====== Exercise materials

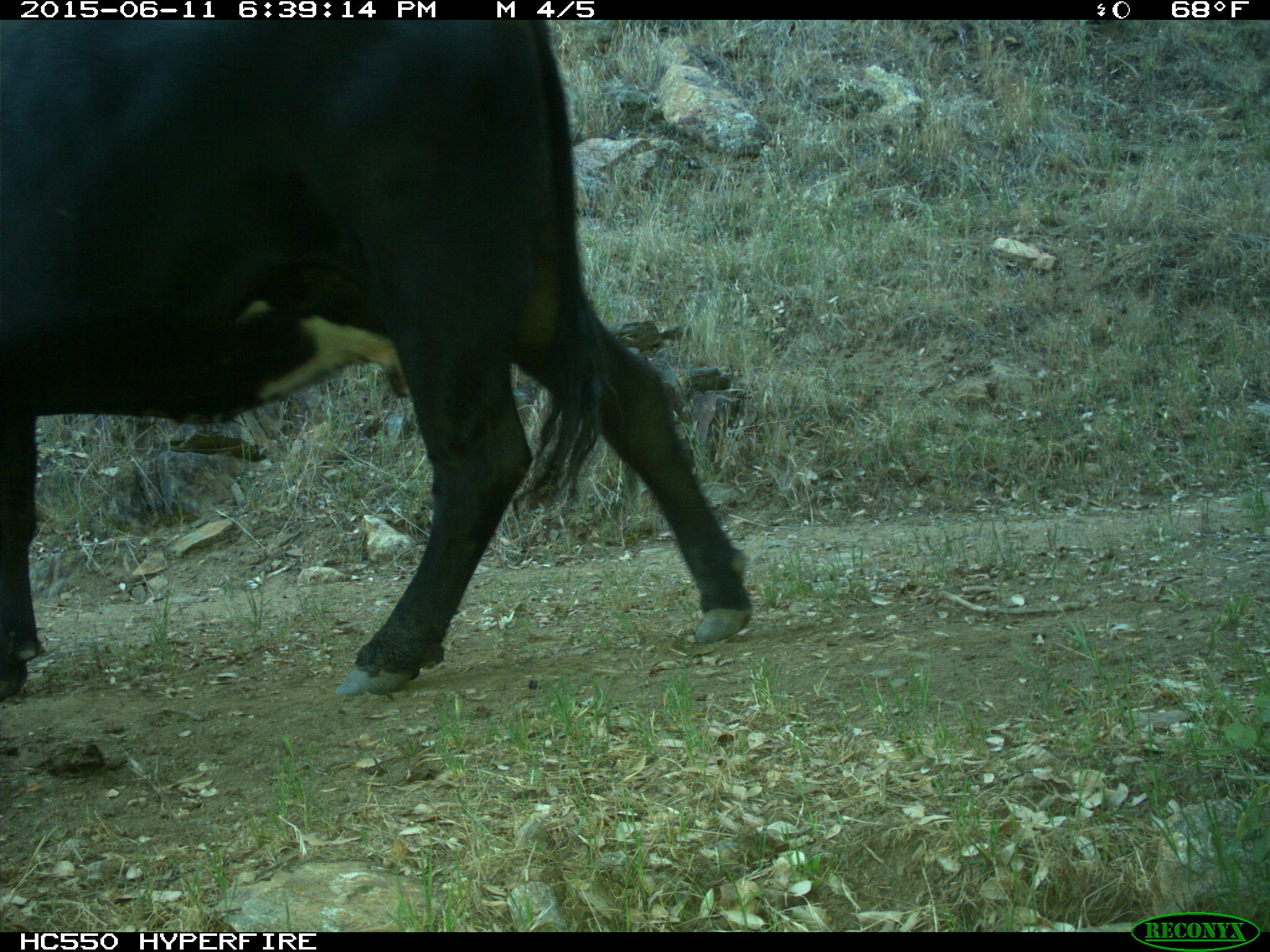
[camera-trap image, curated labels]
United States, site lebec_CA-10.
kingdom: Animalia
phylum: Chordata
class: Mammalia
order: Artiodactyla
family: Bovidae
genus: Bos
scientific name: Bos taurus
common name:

============

Copy the records exactly; no image should appear in the result.

*Task output*:
[camera-trap image, curated labels]
United States, site lebec_CA-10.
kingdom: Animalia
phylum: Chordata
class: Mammalia
order: Artiodactyla
family: Bovidae
genus: Bos
scientific name: Bos taurus
common name:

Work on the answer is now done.